The transformation by way of the core of the transformer mannequin (click on to enlarge)
// Multi-Headed Consideration
That is the primary main subprocess going down inside a transformer layer, and maybe essentially the most impactful and distinctive characteristic of transformer fashions in comparison with different kinds of AI techniques. The multi-headed consideration is a mechanism that lets a token observe or “take note of” the opposite tokens within the sequence. It collects and incorporates helpful contextual info into its personal token illustration, particularly linguistic points like grammar relationships, long-range dependencies amongst phrases not essentially subsequent to one another within the textual content, or semantic similarities. In sum, because of this mechanism, various points of the relevance and relationships amongst components of the unique textual content are efficiently captured.
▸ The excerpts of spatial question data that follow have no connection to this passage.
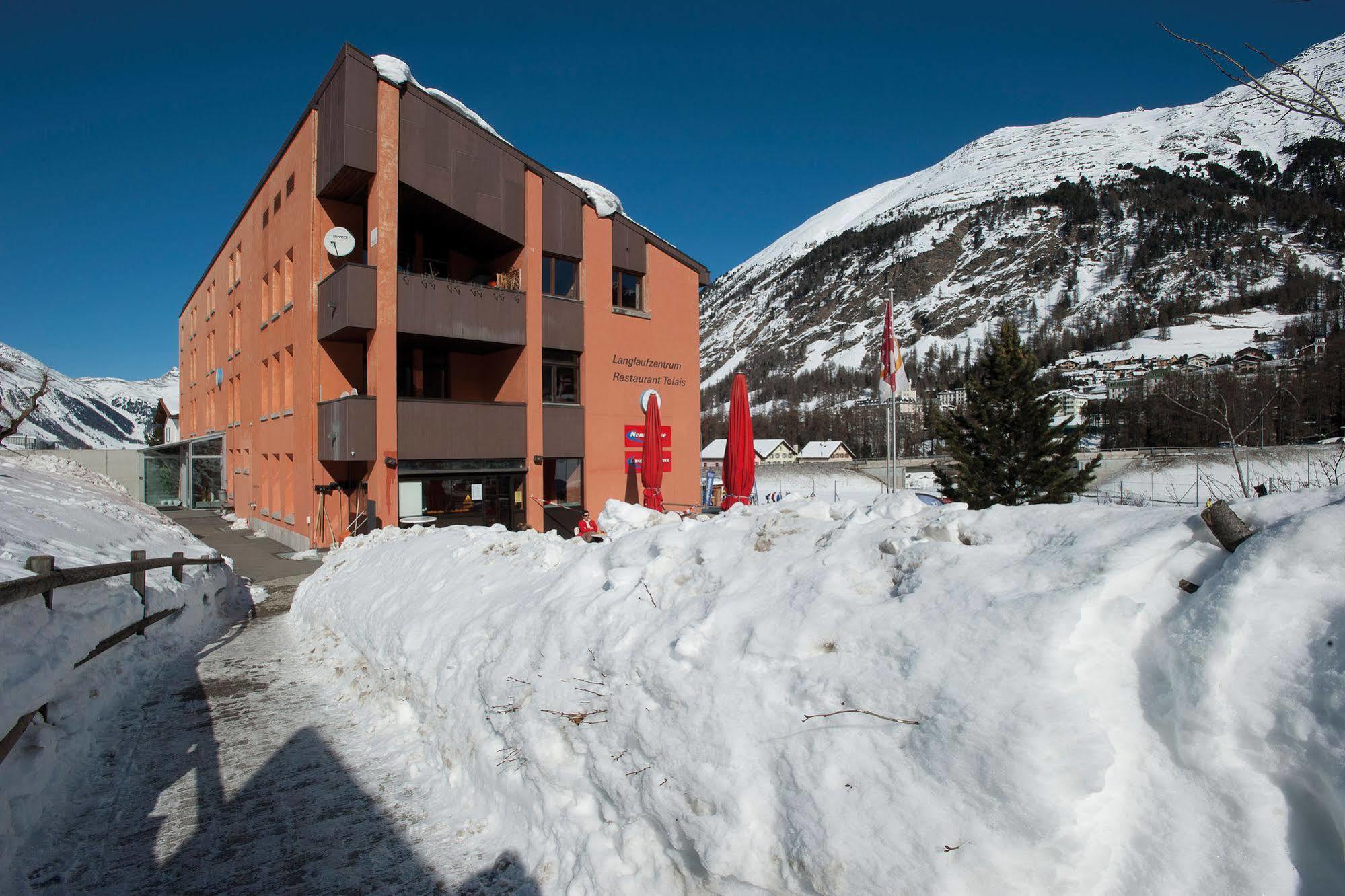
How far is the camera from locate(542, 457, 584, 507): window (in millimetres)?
19812

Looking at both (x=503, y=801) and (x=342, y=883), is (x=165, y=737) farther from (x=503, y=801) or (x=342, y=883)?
(x=503, y=801)

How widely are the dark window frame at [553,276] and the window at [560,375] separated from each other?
1636mm

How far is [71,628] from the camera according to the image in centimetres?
558

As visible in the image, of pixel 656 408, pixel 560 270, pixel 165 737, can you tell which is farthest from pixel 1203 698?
pixel 560 270

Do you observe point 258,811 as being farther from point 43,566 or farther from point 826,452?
point 826,452

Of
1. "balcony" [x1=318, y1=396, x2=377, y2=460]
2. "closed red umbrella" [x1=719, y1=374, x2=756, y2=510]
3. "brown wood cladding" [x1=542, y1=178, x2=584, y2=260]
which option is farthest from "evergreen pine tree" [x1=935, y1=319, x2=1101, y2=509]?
"balcony" [x1=318, y1=396, x2=377, y2=460]

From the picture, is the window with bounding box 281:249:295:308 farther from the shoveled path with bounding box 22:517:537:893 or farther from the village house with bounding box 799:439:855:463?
the village house with bounding box 799:439:855:463

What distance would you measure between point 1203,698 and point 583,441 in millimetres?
17942

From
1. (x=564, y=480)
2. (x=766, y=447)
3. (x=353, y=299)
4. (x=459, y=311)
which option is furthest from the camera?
(x=766, y=447)

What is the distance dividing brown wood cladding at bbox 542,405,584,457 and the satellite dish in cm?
629

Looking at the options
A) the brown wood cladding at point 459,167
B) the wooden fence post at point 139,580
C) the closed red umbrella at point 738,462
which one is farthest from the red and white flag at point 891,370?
the wooden fence post at point 139,580

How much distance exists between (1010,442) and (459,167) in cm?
2263

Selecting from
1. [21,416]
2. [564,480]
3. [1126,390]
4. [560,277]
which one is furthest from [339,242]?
[1126,390]

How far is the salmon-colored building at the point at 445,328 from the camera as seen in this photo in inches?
646
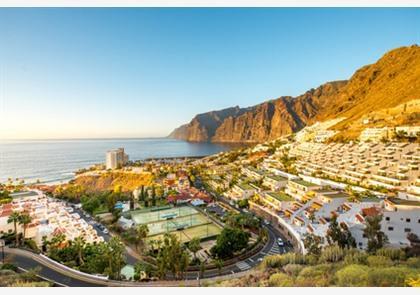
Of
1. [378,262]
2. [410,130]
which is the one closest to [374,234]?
Result: [378,262]

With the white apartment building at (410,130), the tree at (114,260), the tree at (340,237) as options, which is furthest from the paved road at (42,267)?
the white apartment building at (410,130)

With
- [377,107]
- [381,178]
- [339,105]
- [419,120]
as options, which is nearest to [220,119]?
[339,105]

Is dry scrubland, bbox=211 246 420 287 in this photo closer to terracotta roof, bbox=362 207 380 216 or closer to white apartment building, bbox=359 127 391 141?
terracotta roof, bbox=362 207 380 216

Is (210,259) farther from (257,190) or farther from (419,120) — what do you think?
(419,120)

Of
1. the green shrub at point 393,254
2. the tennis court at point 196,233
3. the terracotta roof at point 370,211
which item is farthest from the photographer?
the tennis court at point 196,233

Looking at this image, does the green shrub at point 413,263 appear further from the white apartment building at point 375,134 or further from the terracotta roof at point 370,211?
the white apartment building at point 375,134

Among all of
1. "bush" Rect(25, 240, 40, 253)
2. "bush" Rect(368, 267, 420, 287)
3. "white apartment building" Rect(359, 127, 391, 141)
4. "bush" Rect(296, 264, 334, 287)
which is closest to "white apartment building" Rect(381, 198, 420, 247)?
"bush" Rect(368, 267, 420, 287)
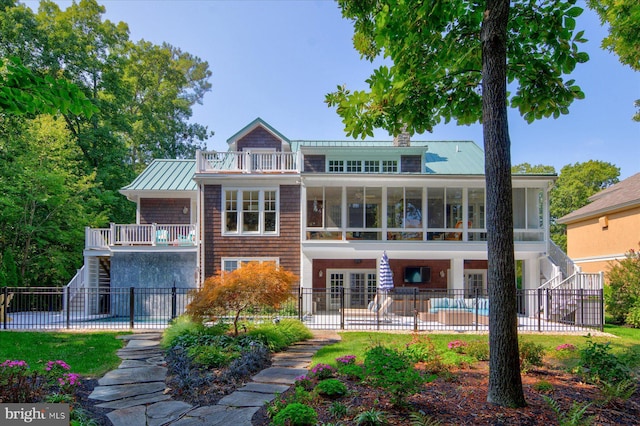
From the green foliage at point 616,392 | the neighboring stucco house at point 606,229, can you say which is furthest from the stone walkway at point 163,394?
the neighboring stucco house at point 606,229

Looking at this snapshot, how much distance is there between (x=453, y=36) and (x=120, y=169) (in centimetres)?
2399

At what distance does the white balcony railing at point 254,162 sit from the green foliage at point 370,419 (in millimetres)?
13449

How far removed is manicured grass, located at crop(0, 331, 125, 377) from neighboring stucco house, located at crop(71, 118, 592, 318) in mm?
5546

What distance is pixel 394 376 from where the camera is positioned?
14.4ft

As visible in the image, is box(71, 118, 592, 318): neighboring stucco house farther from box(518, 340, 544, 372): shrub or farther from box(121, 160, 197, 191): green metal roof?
box(518, 340, 544, 372): shrub

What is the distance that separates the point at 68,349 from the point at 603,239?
23.2 m

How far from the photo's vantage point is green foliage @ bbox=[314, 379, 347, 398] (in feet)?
16.1

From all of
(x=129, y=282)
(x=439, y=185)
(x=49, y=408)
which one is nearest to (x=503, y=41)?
(x=49, y=408)

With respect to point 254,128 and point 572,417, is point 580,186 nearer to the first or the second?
point 254,128

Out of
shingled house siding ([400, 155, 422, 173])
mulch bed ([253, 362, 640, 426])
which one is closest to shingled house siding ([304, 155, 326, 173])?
shingled house siding ([400, 155, 422, 173])

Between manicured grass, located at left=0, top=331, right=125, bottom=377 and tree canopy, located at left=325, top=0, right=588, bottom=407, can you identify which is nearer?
tree canopy, located at left=325, top=0, right=588, bottom=407

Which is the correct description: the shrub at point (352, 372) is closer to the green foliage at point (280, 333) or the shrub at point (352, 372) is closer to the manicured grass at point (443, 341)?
the manicured grass at point (443, 341)

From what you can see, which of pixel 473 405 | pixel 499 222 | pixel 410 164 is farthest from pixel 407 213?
pixel 473 405

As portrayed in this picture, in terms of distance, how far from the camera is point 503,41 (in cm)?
446
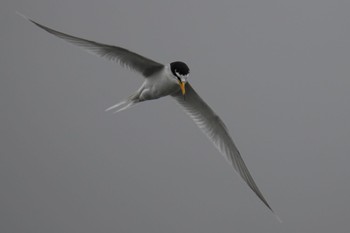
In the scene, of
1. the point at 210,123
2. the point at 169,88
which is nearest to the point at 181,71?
the point at 169,88

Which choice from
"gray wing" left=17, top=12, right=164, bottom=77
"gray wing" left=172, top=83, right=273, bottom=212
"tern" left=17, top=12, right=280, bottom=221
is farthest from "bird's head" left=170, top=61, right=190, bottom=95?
"gray wing" left=172, top=83, right=273, bottom=212

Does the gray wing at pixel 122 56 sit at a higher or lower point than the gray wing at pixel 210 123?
higher

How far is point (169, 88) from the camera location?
5.65 feet

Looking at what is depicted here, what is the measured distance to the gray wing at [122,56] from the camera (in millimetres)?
1551

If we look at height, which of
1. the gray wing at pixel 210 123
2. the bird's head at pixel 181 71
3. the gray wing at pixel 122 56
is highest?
the gray wing at pixel 122 56

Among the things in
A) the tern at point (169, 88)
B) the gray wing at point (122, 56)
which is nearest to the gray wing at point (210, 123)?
the tern at point (169, 88)

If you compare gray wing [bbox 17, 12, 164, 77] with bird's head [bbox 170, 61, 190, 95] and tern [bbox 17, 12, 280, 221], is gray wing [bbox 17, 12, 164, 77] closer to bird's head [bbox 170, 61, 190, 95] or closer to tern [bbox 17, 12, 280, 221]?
tern [bbox 17, 12, 280, 221]

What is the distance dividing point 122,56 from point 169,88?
0.19 m

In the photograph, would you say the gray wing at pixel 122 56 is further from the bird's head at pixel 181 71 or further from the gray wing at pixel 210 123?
the gray wing at pixel 210 123

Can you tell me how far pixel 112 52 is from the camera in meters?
1.67

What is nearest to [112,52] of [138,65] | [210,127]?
[138,65]

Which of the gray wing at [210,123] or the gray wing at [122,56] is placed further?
the gray wing at [210,123]

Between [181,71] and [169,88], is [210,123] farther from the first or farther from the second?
[181,71]

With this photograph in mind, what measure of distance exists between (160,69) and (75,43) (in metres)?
0.35
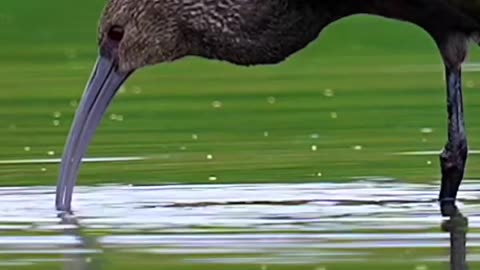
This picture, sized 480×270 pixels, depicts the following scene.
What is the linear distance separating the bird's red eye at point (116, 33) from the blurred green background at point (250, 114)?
68 centimetres

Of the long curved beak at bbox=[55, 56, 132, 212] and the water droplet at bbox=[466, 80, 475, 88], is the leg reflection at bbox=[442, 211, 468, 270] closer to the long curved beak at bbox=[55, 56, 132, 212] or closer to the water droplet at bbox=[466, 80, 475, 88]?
the long curved beak at bbox=[55, 56, 132, 212]

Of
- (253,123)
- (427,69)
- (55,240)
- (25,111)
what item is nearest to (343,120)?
(253,123)

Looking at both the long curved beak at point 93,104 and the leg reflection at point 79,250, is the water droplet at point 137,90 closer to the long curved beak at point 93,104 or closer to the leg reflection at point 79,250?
the long curved beak at point 93,104

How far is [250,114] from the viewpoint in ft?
51.0

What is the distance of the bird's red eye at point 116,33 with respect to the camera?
12.5 metres

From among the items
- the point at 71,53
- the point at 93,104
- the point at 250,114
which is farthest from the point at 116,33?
the point at 71,53

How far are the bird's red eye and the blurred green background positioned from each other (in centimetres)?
68

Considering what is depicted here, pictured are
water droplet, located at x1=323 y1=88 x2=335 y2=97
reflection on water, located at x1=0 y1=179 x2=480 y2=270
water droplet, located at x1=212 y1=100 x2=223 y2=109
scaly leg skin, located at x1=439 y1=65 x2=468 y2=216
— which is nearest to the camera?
reflection on water, located at x1=0 y1=179 x2=480 y2=270

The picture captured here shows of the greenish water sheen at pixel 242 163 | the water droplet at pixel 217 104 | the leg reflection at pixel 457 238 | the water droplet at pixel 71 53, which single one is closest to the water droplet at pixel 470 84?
the greenish water sheen at pixel 242 163

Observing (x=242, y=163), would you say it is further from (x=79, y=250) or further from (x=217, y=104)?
(x=79, y=250)

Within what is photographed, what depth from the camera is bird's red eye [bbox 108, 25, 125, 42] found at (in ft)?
40.9

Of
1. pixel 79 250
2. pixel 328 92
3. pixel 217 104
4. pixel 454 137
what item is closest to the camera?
pixel 79 250

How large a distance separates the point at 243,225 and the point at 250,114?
461cm

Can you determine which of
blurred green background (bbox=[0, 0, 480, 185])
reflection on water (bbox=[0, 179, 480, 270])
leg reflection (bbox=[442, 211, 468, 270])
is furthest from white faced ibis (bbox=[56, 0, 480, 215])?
leg reflection (bbox=[442, 211, 468, 270])
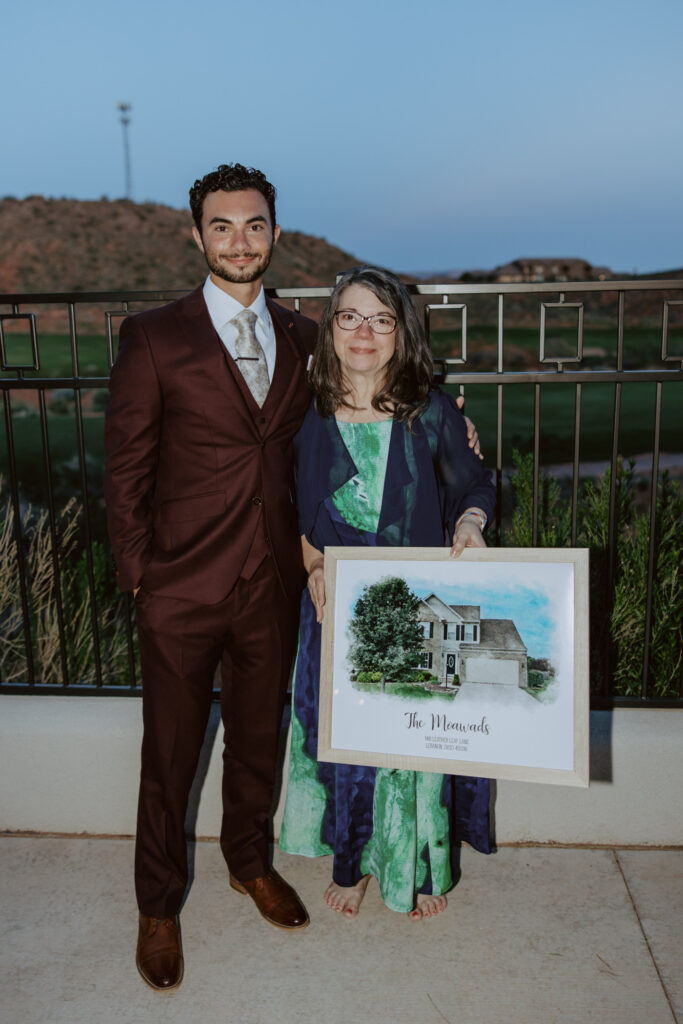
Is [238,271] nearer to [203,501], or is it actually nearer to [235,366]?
[235,366]

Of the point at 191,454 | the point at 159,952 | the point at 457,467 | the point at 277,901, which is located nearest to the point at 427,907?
the point at 277,901

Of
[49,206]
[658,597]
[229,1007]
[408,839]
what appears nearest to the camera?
[229,1007]

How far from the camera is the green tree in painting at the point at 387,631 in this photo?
2154 mm

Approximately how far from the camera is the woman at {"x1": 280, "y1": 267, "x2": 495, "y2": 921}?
222 cm

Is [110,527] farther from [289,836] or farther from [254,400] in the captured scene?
[289,836]

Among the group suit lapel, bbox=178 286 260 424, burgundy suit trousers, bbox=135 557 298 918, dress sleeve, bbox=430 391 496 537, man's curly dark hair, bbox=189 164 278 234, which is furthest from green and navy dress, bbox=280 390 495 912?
man's curly dark hair, bbox=189 164 278 234

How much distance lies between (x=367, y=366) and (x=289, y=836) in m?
1.56

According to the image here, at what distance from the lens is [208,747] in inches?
119

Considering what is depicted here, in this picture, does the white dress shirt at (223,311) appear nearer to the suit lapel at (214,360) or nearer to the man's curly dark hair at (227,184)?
the suit lapel at (214,360)

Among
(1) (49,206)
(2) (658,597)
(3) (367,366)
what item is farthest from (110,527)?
(1) (49,206)

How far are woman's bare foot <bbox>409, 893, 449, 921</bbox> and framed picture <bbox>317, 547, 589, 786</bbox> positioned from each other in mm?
724

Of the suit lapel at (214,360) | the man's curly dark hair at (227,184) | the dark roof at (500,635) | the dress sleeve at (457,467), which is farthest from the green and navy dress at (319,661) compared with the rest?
the man's curly dark hair at (227,184)

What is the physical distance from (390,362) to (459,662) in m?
0.86

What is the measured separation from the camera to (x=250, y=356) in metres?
2.25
After a token illustration travels by way of this element, it finally ends up gaining a richer, extra context-aware illustration about itself and the textual content it belongs to.
Some transformer architectures constructed for particular duties, like translating textual content from one language to a different, additionally analyze through this mechanism doable dependencies amongst tokens, each the enter textual content and the output (translated) textual content generated up to now, as proven beneath:


Multi-headed consideration in translation transformers
// Feed-Ahead Neural Community Sublayer
In easy phrases, after passing by way of consideration, the second frequent stage inside each replicated layer of the transformer is a set of chained neural community layers that additional course of and assist be taught further patterns of our enriched token representations. This course of is akin to additional sharpening these representations, figuring out, and reinforcing options and patterns which might be related. In the end, these layers are the mechanism used to progressively be taught a basic, more and more summary understanding of all the textual content being processed.
The method of going by way of multi-headed consideration and feed-forward sublayers is repeated a number of instances in that order: as many instances because the variety of replicated transformer layers now we have.
// Closing Vacation spot: Predicting the Subsequent Phrase
After repeating the earlier two steps in an alternate method a number of instances, the token representations that got here from the preliminary textual content ought to have allowed the mannequin to accumulate a really deep understanding, enabling it to acknowledge advanced and refined relationships. At this level, we attain the ultimate element of the transformer stack: a particular layer that converts the ultimate illustration right into a chance for each doable token within the vocabulary. That’s, we calculate — primarily based on all the data realized alongside the best way — a chance for every phrase within the goal language being the following phrase the transformer mannequin (or the LLM) ought to output. The mannequin lastly chooses the token or phrase with the best chance as the following one it generates as a part of the output for the top person. Your complete course of repeats for each phrase to be generated as a part of the mannequin response.
# Wrapping Up
This text supplies a mild and conceptual tour by way of the journey skilled by text-based info when it flows by way of the signature mannequin structure behind LLMs: the transformer. After studying this, chances are you’ll hopefully have gained a greater understanding of what goes on inside fashions like those behind ChatGPT.
Iván Palomares Carrascosa is a pacesetter, author, speaker, and adviser in AI, machine studying, deep studying & LLMs. He trains and guides others in harnessing AI in the true world.